The medium-term fiscal plan, presented as part of the 2006-07 budget, reflects similar buoyancy in most sources of revenue.
For instance, the State's own tax revenue is estimated at Rs 27,011 crore, 21.87 per cent higher than the revised estimates for 2005-06. The growth is expected to sustain at about 12 per cent in the coming years after the State shifts to value-added tax from January. This has been an important component of the State Government's strategy in containing deficit despite announcements of concessions, loan waivers of about Rs 7,000 crore and a food subsidy bill of about Rs 1,950 crore.
The Finance Secretary, Mr K. Gnanadesikan, briefing presspersons after the budget, said the shift to VAT could entail a drop in growth from commercial taxes by about Rs 2,400 crore. Centre's compensation apart, the loss is not of major concern, he said, as compliance under VAT and widening of the tax base is expected to improve.
This, he believed, would support the Government's welfare measures and help it stick to its targets under the Medium Term Fiscal Plan that envisages fiscal deficit as a percentage of gross State domestic product to be controlled at 2.3 per cent during 2008-09 from 3 per cent in the revised estimates in 2006-07.
Excise receipts are estimated at Rs 3,673 crore during 2006-07, a 22 per cent growth over the revised estimates for 2005-06.
Tax on vehicles is projected to grow at 10.15 per cent and is assumed to grow at 8 per cent in the future.
Share in Central taxes is as indicated in the Union Budget for 2006-07 at Rs 6,026 crore with a 13 per cent growth expected for 2007-08 and 12.5 per cent in 2008-09.
Justifying the tax-free budget, Mr Gnanadesikan pointed out that Tamil Nadu is among the highest taxed States and opportunities were limited for new sources.
According to the budget document, Tamil Nadu retains the highest tax GSDP ratio in the country and in 2006-07 revised estimates is expected to increase to 11.2 per cent.
Non-tax revenue alone reflects modest increases against this backdrop.

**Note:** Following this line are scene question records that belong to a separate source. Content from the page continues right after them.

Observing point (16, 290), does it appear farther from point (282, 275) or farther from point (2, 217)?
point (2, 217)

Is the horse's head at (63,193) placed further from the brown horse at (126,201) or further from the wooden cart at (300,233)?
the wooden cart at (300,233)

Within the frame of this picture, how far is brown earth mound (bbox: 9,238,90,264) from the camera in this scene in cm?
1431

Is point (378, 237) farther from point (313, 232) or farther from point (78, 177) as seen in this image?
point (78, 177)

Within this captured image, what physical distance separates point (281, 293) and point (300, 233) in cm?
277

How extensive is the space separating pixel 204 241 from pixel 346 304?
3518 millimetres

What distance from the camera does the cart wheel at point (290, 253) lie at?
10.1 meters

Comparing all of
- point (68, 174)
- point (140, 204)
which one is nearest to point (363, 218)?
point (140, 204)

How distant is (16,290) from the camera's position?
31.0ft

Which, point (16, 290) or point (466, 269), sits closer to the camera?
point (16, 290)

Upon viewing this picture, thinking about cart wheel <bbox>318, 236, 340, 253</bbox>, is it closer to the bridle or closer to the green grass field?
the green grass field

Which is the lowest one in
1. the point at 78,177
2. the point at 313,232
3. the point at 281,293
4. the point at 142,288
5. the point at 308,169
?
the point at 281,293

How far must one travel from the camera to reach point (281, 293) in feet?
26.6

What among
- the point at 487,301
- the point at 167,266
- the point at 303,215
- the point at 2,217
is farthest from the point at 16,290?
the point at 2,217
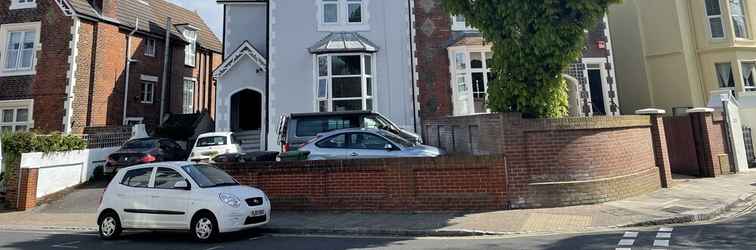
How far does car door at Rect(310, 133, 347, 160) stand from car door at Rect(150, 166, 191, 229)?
11.9ft

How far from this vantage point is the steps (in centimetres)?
1877

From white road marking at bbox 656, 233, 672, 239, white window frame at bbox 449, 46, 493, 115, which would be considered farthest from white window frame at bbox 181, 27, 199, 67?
white road marking at bbox 656, 233, 672, 239

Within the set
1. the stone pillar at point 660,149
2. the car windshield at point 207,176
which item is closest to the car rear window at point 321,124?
the car windshield at point 207,176

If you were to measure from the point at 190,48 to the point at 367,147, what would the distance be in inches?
858

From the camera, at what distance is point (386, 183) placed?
10.2 m

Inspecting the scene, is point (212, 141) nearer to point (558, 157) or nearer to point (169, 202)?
point (169, 202)

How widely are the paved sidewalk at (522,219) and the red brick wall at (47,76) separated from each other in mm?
9871

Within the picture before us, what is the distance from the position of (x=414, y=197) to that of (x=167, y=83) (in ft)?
69.8

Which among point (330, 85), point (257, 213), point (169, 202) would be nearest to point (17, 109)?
point (330, 85)

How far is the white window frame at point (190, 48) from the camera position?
90.0ft

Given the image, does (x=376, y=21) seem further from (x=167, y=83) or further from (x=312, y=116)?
(x=167, y=83)

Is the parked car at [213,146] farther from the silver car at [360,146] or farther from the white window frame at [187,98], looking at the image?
the white window frame at [187,98]

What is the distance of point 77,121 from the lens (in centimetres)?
1959

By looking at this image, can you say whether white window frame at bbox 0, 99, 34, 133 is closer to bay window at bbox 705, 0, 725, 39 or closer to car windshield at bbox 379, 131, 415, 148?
car windshield at bbox 379, 131, 415, 148
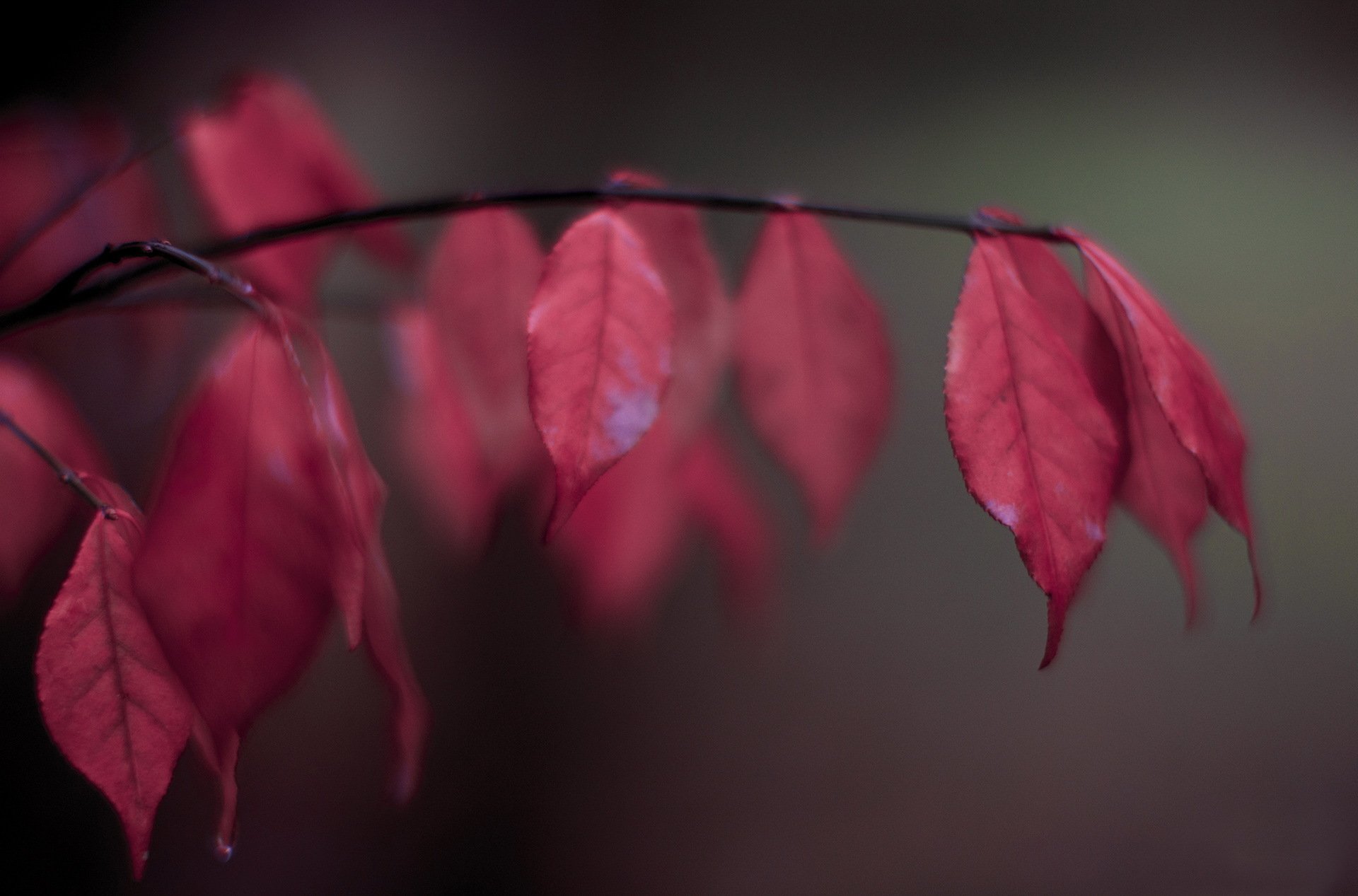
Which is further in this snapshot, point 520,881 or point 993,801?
point 520,881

Non-tax revenue is estimated at Rs 2,674 crore in the revised budget estimates for 2006-07, which is a 9.41 per cent growth over that of 2005-06. This component is not expected to increase as most user charges collected are retained by various agencies that provide the services. Interest receipts were also bound to drop as Government lending to the public sector undertakings goes down. The document pegs the growth in revenue at 5 per cent in the future.